The God of the small things

The God of the small things

Mark Brown

Let’s begin where, for all of us, this life will end, that is, with the worms.

After a peaceful (if unproductive) fishing trip to Dripping Springs Lake, I emptied a box of unspent nightcrawlers onto the lawn. Fearful that birds might make short order of them, I grabbed a strangely handy wire waste basket from the garage and set it over the wriggling mound. Then I fell on my knees to watch.

Those segments of a worm are called annuli. They are marked by dozens of small bristles called setae, which allow the worm to not only move but nosedive into the packed earth. A worm seems, to the naked eye, incapable of nosing its way into soil, but seeing is believing. When I came back for my basket, they were gone.

Lately, I have been noticing things. Small things. I don’t know if it’s because I have the time or, borne of some intuition, the inclination. Whatever, in the bliss wrought by the treacherous unknown, I keep seeing God.

My neighborhood walks are more neighborly these days. I watch among the parked cars for the odd vanity plate, most of them so obscure only the owner knows the meaning. Where’s the vanity in that?

I can’t go a block without encountering somebody I take care to steer clear of. The block feels alive, strangely, and my noticing extends beyond the human.

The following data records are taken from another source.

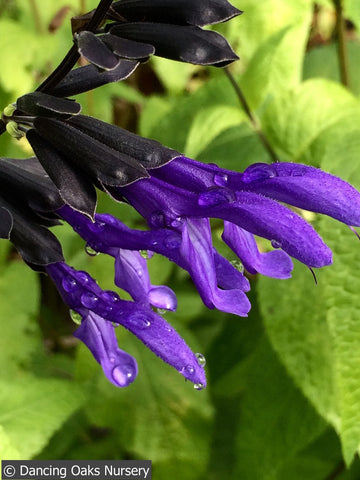 Perennials ~ Salvia guaranitica 'Black and Blue', Anise Scented Sage ~ Dancing Oaks Nursery and Gardens ~ Retail Nursery ~ Mail Order Nursery
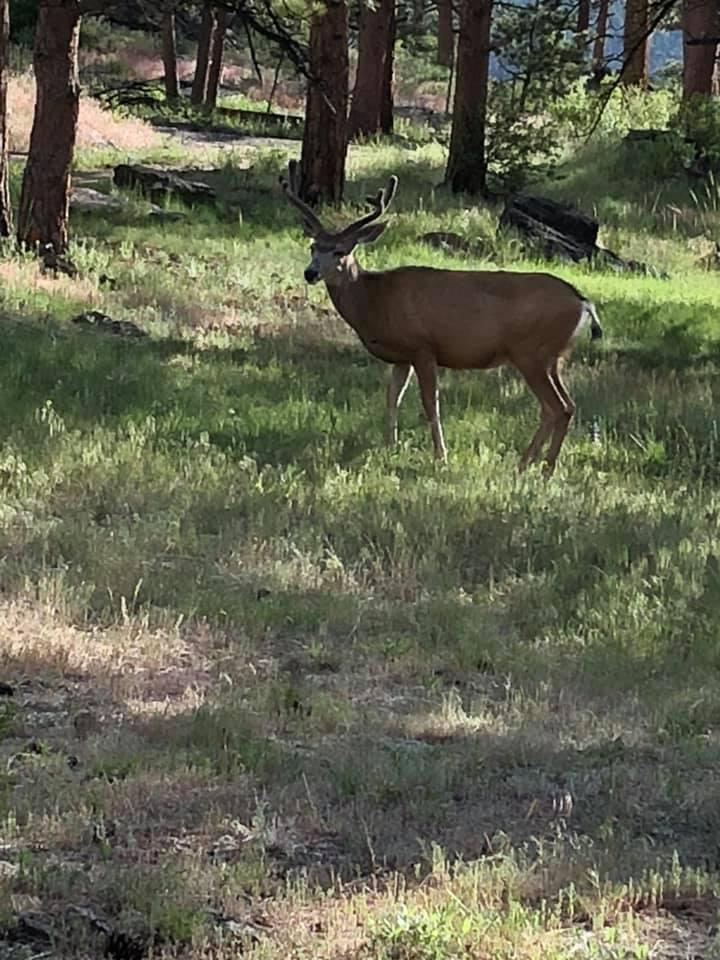 buck by Brown cabin Estes Park July 2019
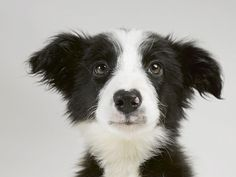 Sweet Border Collie Pup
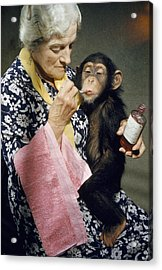 Young Chimpanzee Sips Medicine Acrylic Print by B. A. Stewart And David S. Boyer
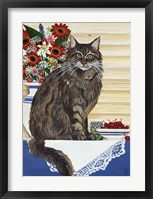 Framed Maine Coon Cat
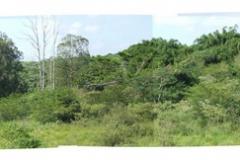 02_Flusspanorama_Sicht-vom-Grundstück
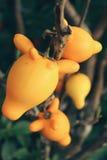 Żółte owoc Obraz Stock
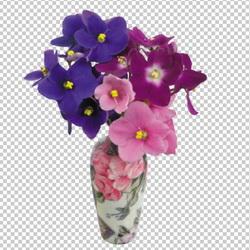 Клипарт фиалки в вазе, для Фотошоп в PSD и PNG, без фона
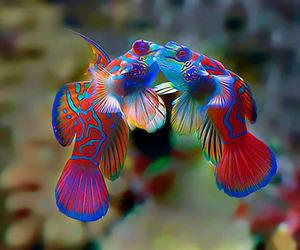 fish and kiss image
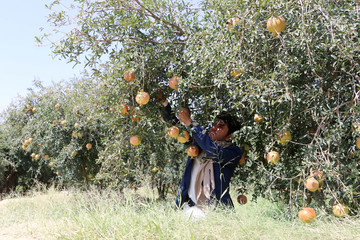 A farmer cultivates pomegranates at a farm in Saada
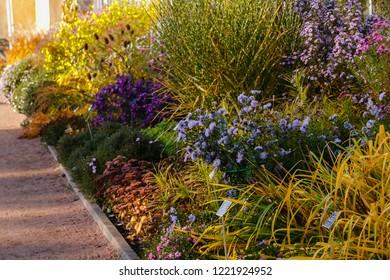 Flowers in the autumn garden. Flowering perennials in the garden or Park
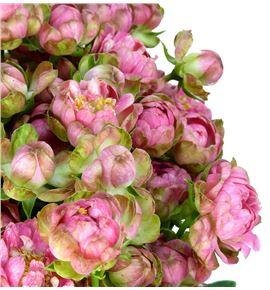 Rs ramificada wild radish 50 - RTRWILRAD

The helicopter seeds that twirl from a maple, we now know, spin much like the vortex of a tornado. Bats, hummingbirds and insects employ the same physics when they flap their wings. Who’d a thunk?

I bent to pull a weed from a bloom of Star of Bethlehem flowering in Mudd Park 2, the name Google gives to the park near Carnegie elementary.

It felt, to me, out of place. I tugged and the weed would not give, not unlike the way an unripe peach will resist rash plucking.

Whatever, in the bliss wrought by the treacherous unknown, I keep seeing God.
– Mark Brown

It’s April, and the worms are out. I bent to pull a wandering nightcrawler off the asphalt, lifting it with a stick onto a fescue lawn. Peering tread level at the road, I saw asphalt as any another aggregate, like those composed of river rock. Asphalt, when it cracks, breaks and bends like a river.

Those are some small things.

Before we turned tail for Dripping Springs, we strolled a branch of the Deep Fork River, looking for a spot to wet a hook. The river ran milky brown as a bottle of Chocolate Soldier. Large driftwood angled in the current that tugged deftly at the red-clay banks.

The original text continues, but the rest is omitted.